On Low-Bitrate Image Compression for Distributed Automotive Perception: Higher Peak SNR Does Not Mean Better Semantic Segmentation
The high amount of sensors required for autonomous driving poses enormous challenges on the capacity of automotive bus systems. There is a need to understand tradeoffs between bitrate and perception performance. In this paper, we compare the image compression standards JPEG, JPEG2000, and WebP to a modern encoder/decoder image compression approach based on generative adversarial networks (GANs). We evaluate both the pure compression performance using typical metrics such as peak signal-to-noise ratio (PSNR), structural similarity (SSIM) and others, but also the performance of a subsequent perception function, namely a semantic segmentation (characterized by the mean intersection over union (mIoU) measure). Not surprisingly, for all investigated compression methods, a higher bitrate means better results in all investigated quality metrics. Interestingly, however, we show that the semantic segmentation mIoU of the GAN autoencoder in the highly relevant low-bitrate regime (at 0.0625 bit/pixel) is better by 3.9 % absolute than JPEG2000, although the latter still is considerably better in terms of PSNR (5.91dB difference).

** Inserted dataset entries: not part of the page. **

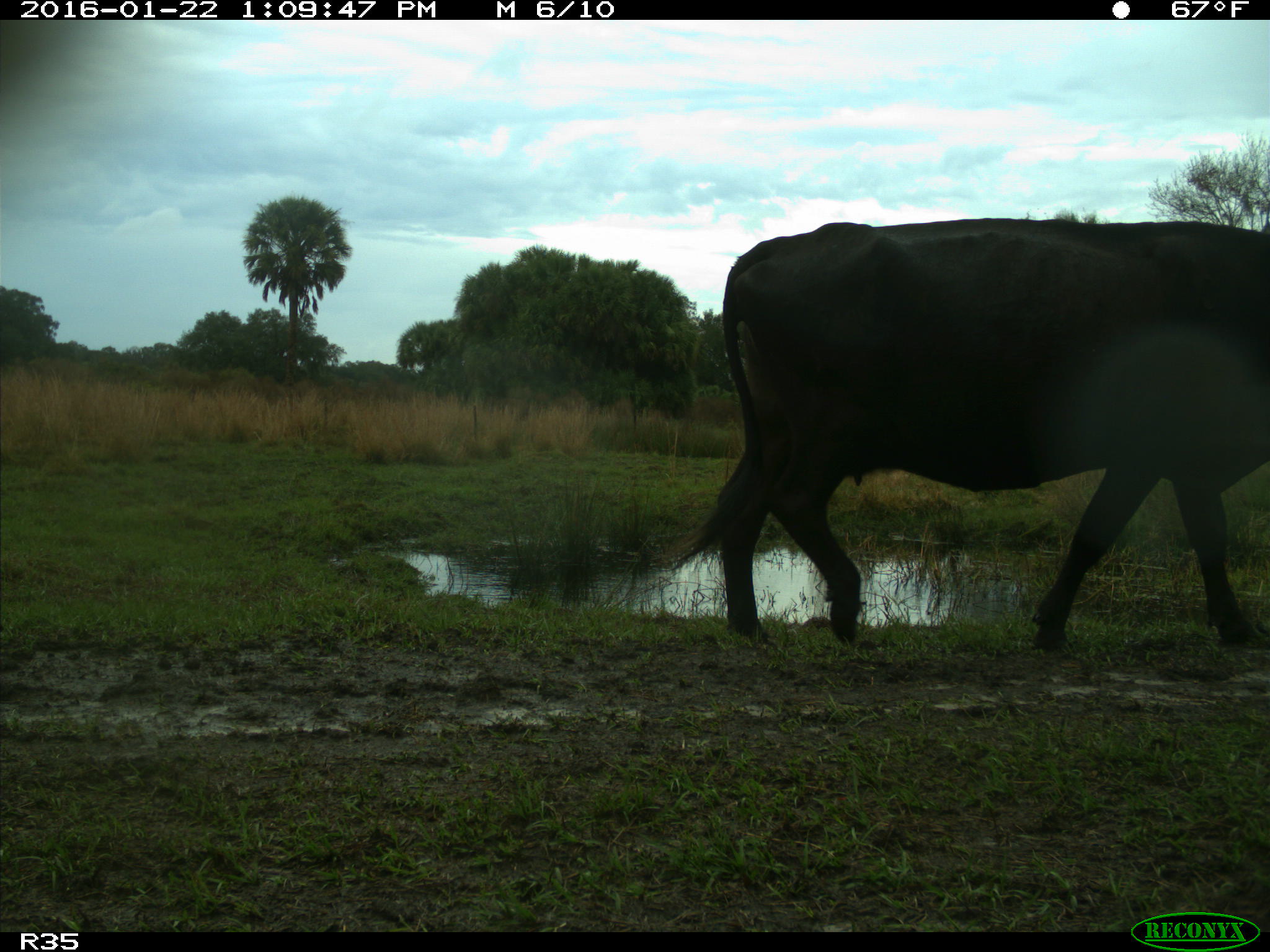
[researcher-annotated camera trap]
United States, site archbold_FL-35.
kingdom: Animalia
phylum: Chordata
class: Mammalia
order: Artiodactyla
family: Bovidae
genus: Bos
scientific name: Bos taurus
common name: domestic cow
Bos taurus (domestic cow).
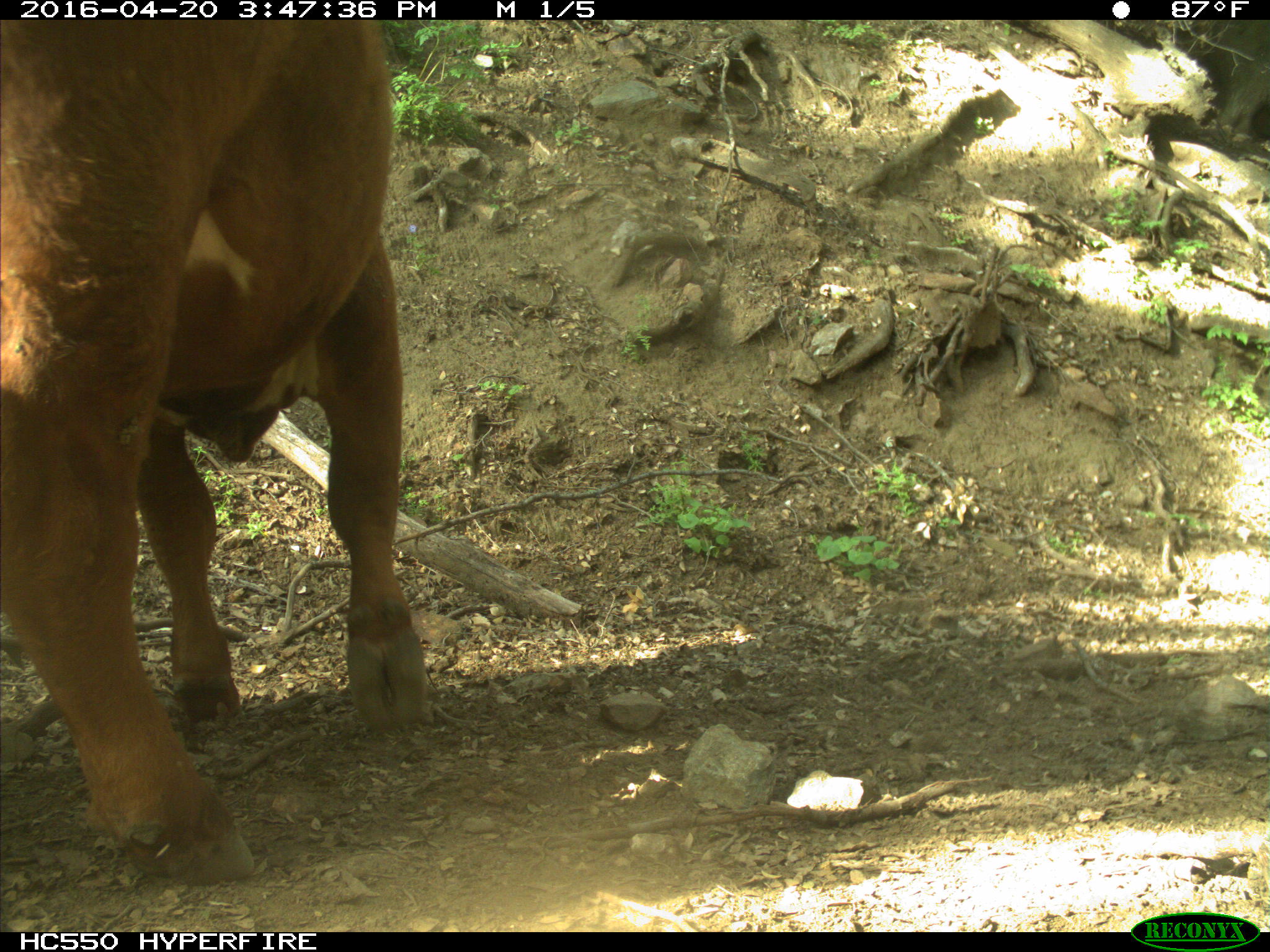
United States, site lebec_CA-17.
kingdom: Animalia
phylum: Chordata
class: Mammalia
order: Artiodactyla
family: Bovidae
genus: Bos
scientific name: Bos taurus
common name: domestic cow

This effect can greatly be enlarged by training the semantic segmentation model with images originating from the decoder, so that the mIoU using the segmentation model trained by GAN reconstructions exceeds the use of the model trained with original images by almost 20 % absolute. We conclude that distributed perception in future autonomous driving will most probably not provide a solution to the automotive bus capacity bottleneck by using standard compression schemes such as JPEG2000, but requires modern coding approaches, with the GAN encoder/decoder method being a promising candidate.